Aurélie Jungle : Oui. Elle en a mis du temps à sortir cette chronique. Vacances, rentrée, emploi du temps chargé et on parle d’un album des Deftones. La chronique s’annonce donc longue. Un album attendu depuis quelques années, l’attente la plus longue entre deux albums des Deftones, sorti quasiment sans prévenir. Enfin si. Un tout petit mois avant.
Nous sommes le 7 juillet et une publication énigmatique fait son apparition sur l’Instagram du groupe. Des lyrics inédits avec, en fond, ce qui ressemble à un clip. Rebelote le 8 et le 9 juillet. Pendant un quart de seconde, on a cru que c’était enfin le fameux Eros, attendu depuis 2008. Ouais un quart de seconde. Le 10 juillet, le groupe balaye les rumeurs avec un extrait du premier single : « my mind is a mountain ». OK c’est pour cet aprem. Alarme réglée sur le tel', direction Spotify à 18h00.
« my mind is a mountain » c’est le GIGN qui débarque et défonce ta porte. « Hey guys, we’re back! » et de retour avec des sonorités qui nous sont familières (on a un peu tous pensé à « Swerve City »). On souffle, comme on a soufflé 5 ans plus tôt à la sortie de « Ohms », le titre. Cunnigham le métronome, les 8 cordes de Stephen, Chino qui crie, susurre, suffoque… Et ce clavier qui vient te soutenir quand le sol se dérobe sous tes pieds et que Stephen te lacère les entrailles. Ouais les Deftones sont revenus et font du Deftones. Mais ne crions pas « victoire ! » trop vite.

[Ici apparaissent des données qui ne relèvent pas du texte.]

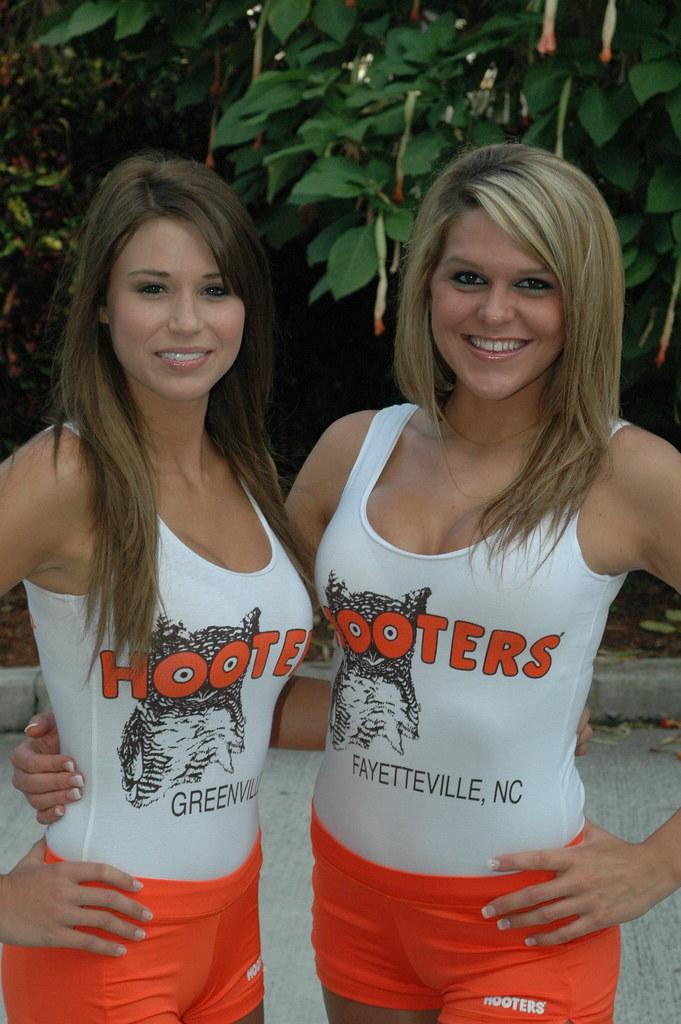 Orange shorts girls Hooters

Et puis, enfin, c'est le nom de l’album qui est annoncé : private music, avec une date de sortie programmée au 22 août 2025. Il porte bien son nom cet album tant on ne s’y attendait pas / plus. Un petit mois pour digérer cette info, faire des plans sur la comète et refaire le point sur ce qu’il s’est passé depuis la sortie de Ohms, en 2020. Retour donc en 2022, avec le départ de Sergio Vega, bassiste du groupe depuis 2009. Quand toi tu pensais que le remplacement de Chi Cheng était solide, le gars cumulait en fait les CDD. Sergio a été remplacé par Fred Sablan, ancien bassiste de Marylin Manson, qui assure la basse en live depuis le départ de son prédécesseur et qui se retrouve donc sur private music.
Le 22 août, private music débarque et je dégaine Spotify en tremblant.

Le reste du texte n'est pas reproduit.